Gospel Text: (LK 11:15-26)
When Jesus had driven out a demon, some of the crowd said:
“By the power of Beelzebul, the prince of demons,
he drives out demons.”
Others, to test him, asked him for a sign from heaven.
But he knew their thoughts and said to them,
“Every kingdom divided against itself will be laid waste
and house will fall against house.
And if Satan is divided against himself, how will his kingdom stand?
For you say that it is by Beelzebul that I drive out demons.
If I, then, drive out demons by Beelzebul,
by whom do your own people drive them out?
Therefore they will be your judges.
But if it is by the finger of God that I drive out demons,
then the Kingdom of God has come upon you.
When a strong man fully armed guards his palace,
his possessions are safe.
But when one stronger than he attacks and overcomes him,
he takes away the armor on which he relied
and distributes the spoils.
Whoever is not with me is against me,
and whoever does not gather with me scatters.

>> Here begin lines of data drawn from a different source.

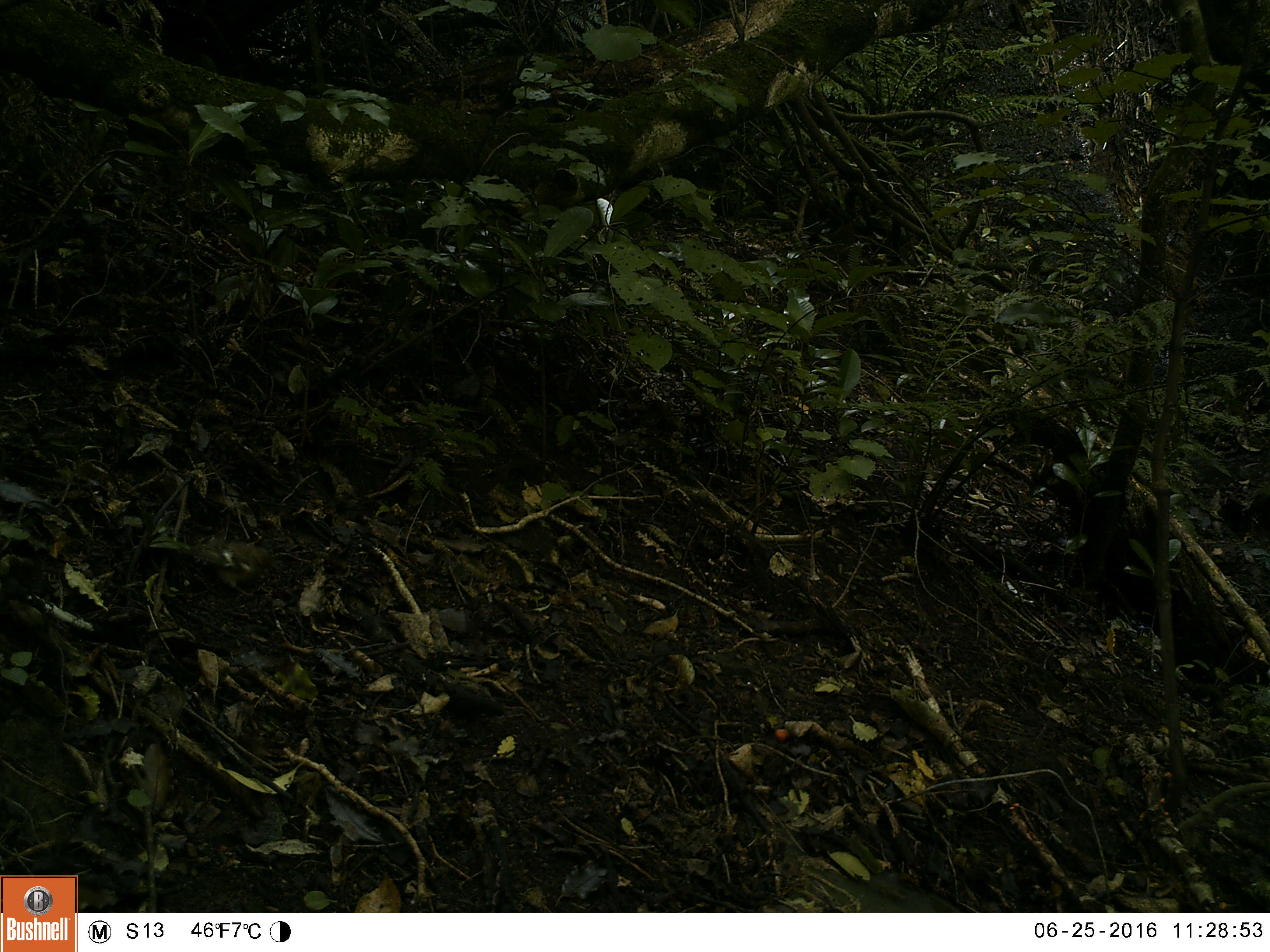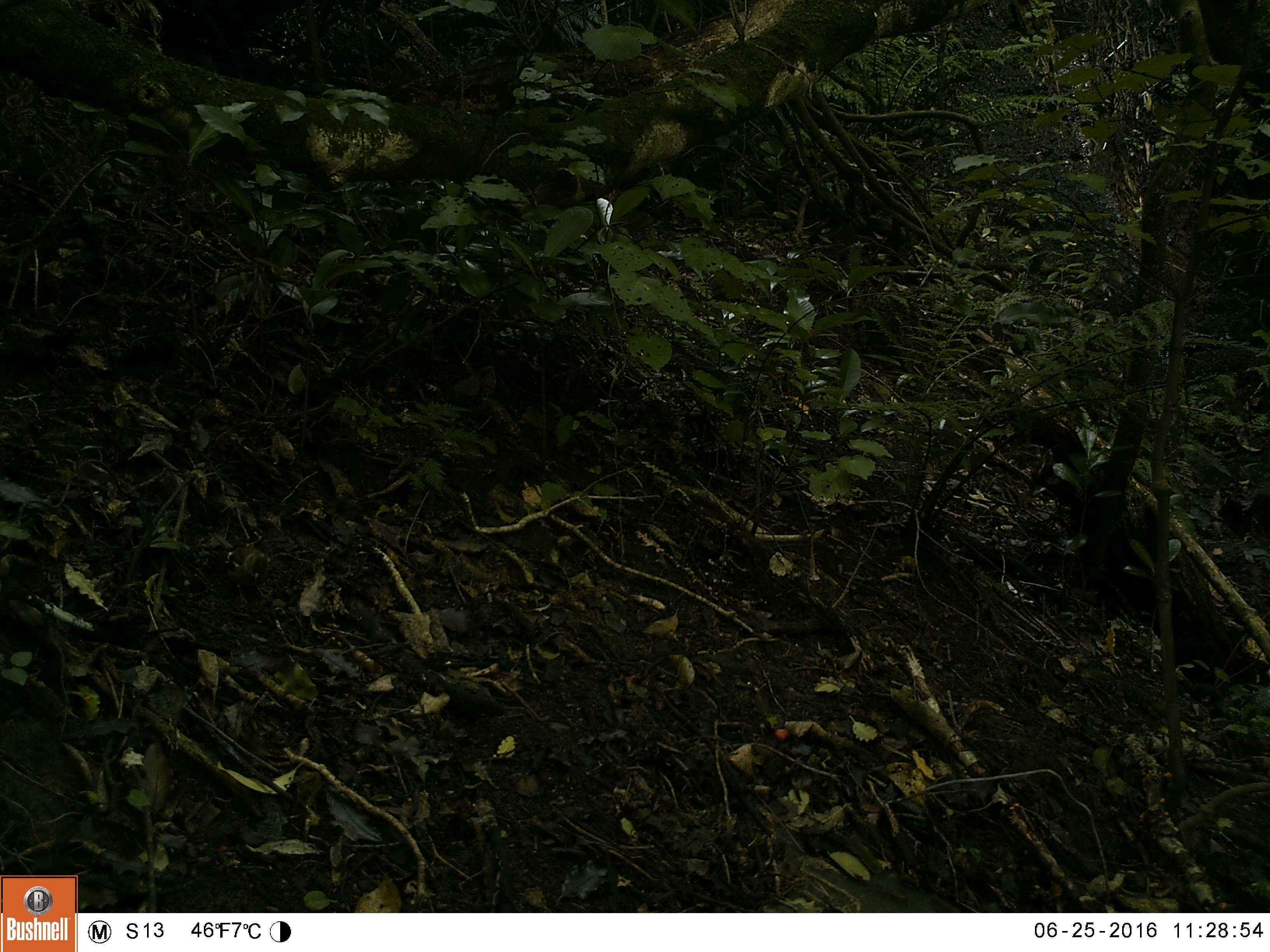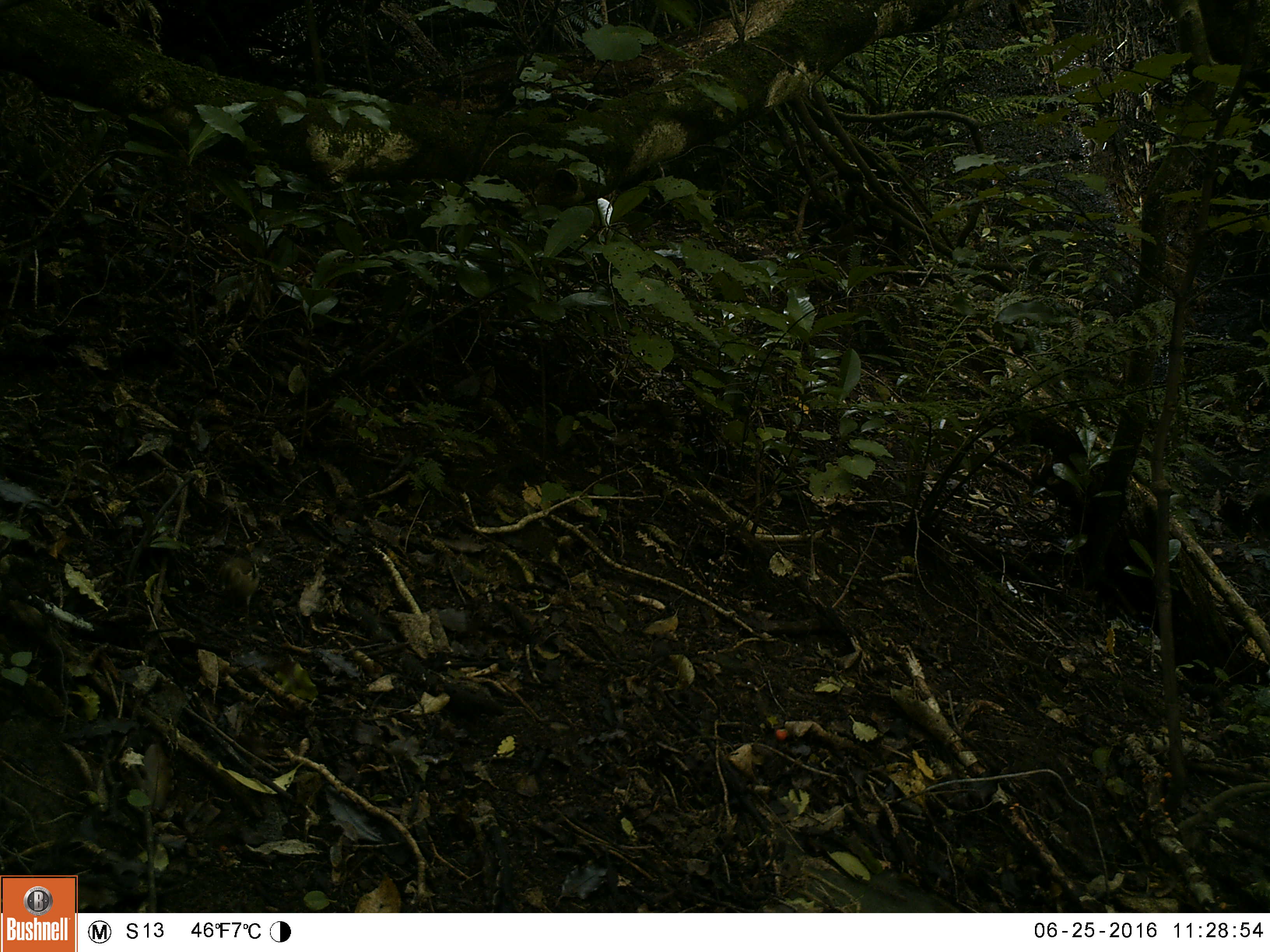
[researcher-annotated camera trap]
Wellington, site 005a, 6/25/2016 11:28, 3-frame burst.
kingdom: Animalia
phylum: Chordata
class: Aves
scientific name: Aves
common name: bird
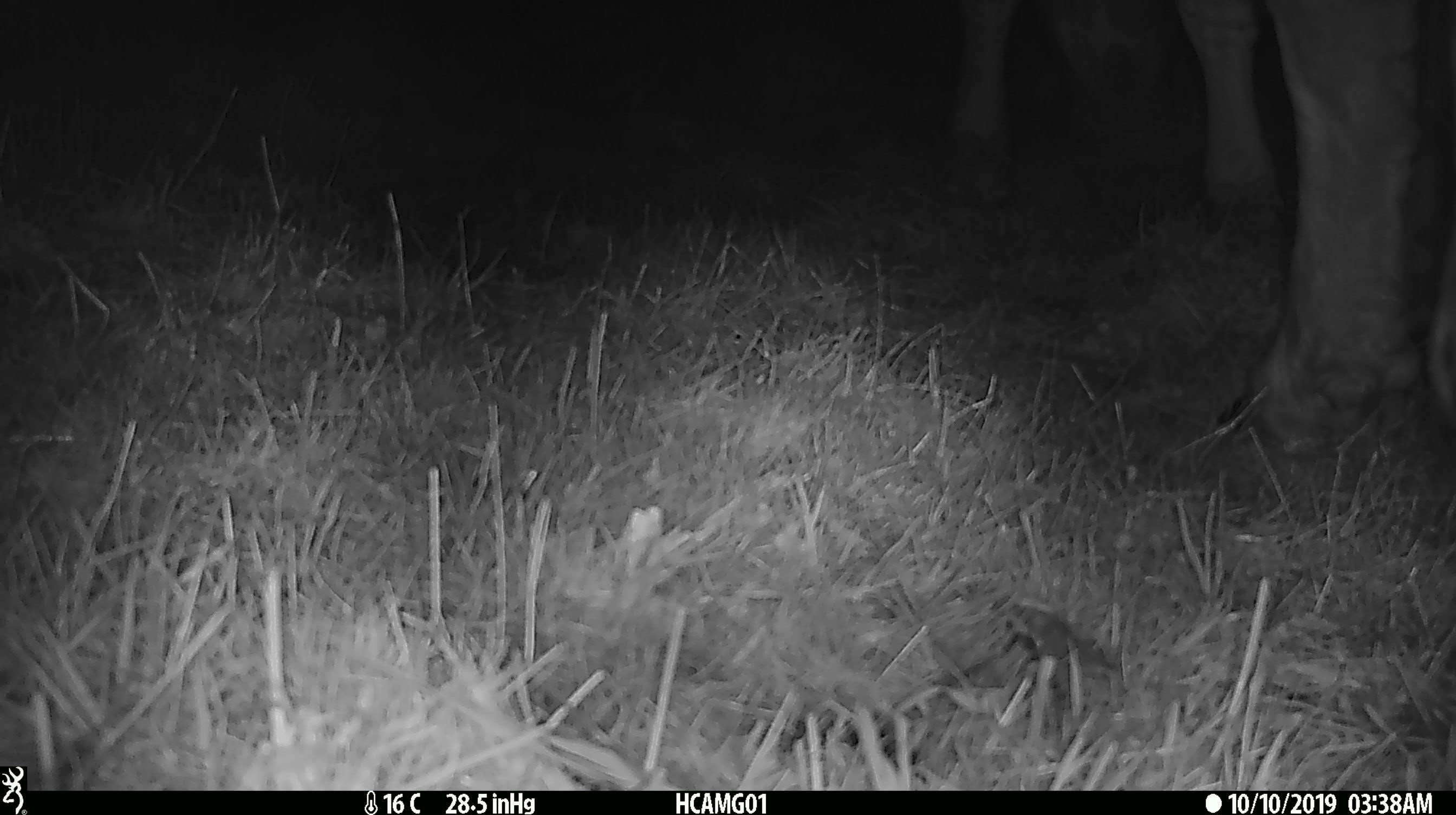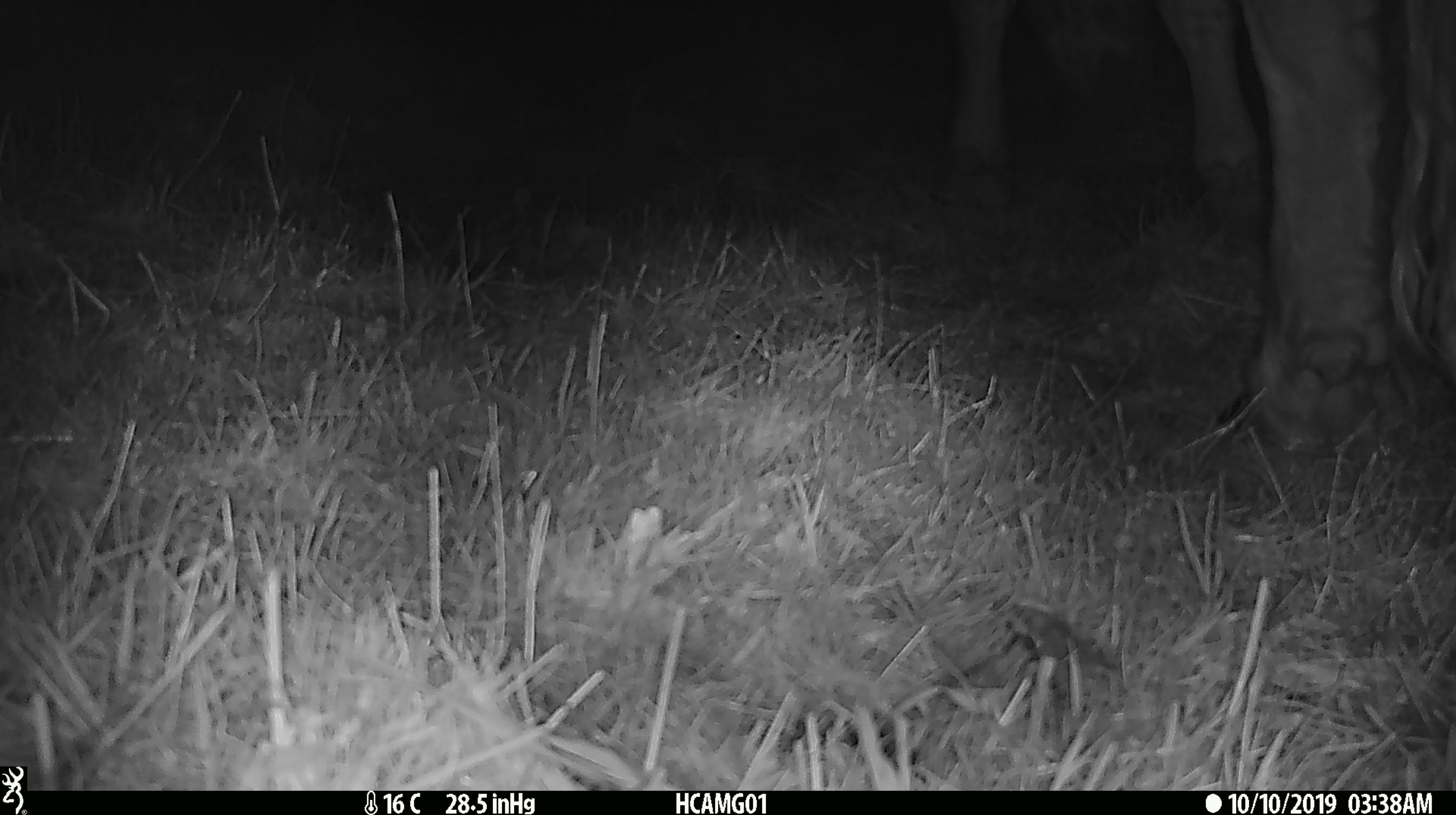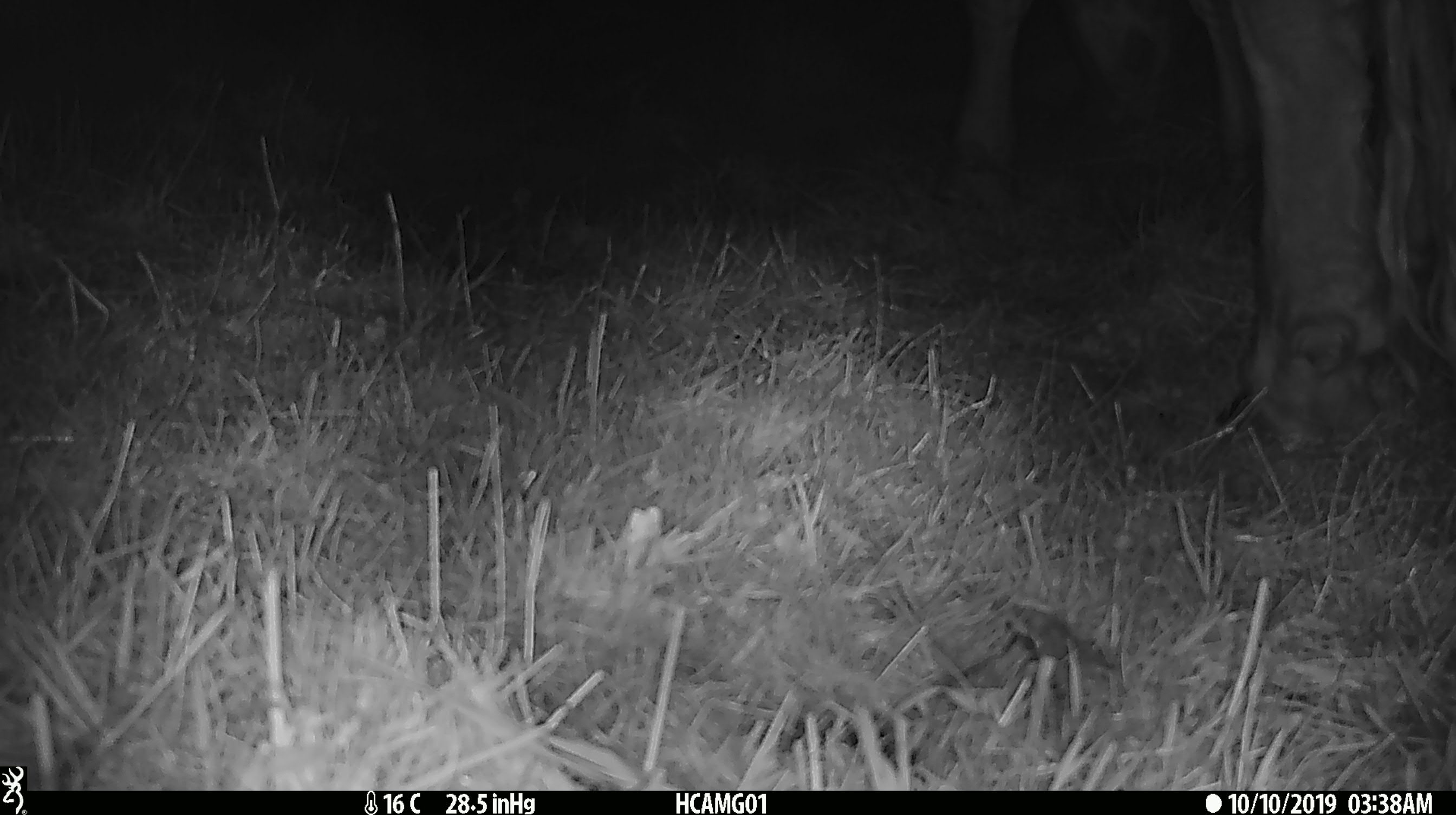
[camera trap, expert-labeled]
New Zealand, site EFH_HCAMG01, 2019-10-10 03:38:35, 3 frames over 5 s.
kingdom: Animalia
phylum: Chordata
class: Mammalia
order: Artiodactyla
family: Bovidae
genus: Bos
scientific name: Bos taurus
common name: domestic cow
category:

“When an unclean spirit goes out of someone,
it roams through arid regions searching for rest
but, finding none, it says,
‘I shall return to my home from which I came.’
But upon returning, it finds it swept clean and put in order.
Then it goes and brings back seven other spirits
more wicked than itself who move in and dwell there,
and the last condition of that man is worse than the first.”

Why are bad things only bad if someone else does them, but we excuse ourselves from culpability?

The challenge of Jesus is to make moral reflection part of every decision we make, large and small, global and individual. We need to become conscious of the times we engage in actions we would deem "evil," "wrong" or "immoral" if they were done to us. Whenever that is the case in our personal lives, we have to be sure it is necessary, intellectually honest and humble enough to admit that we are doing it, and adamant about stopping it as soon as we reasonably can. Then on the global stage, we need to hold our elected officials accountable to do the same.

Moral and ethical dilemmas abound. Too often, careful and deep thinking, especially concerning our own behaviors, do not. To help live the kingdom on earth, we must find ways to better model our lives on Jesus, who unflinchingly called both his disciples and the leaders of his day to justice, integrity, and higher moral judgment.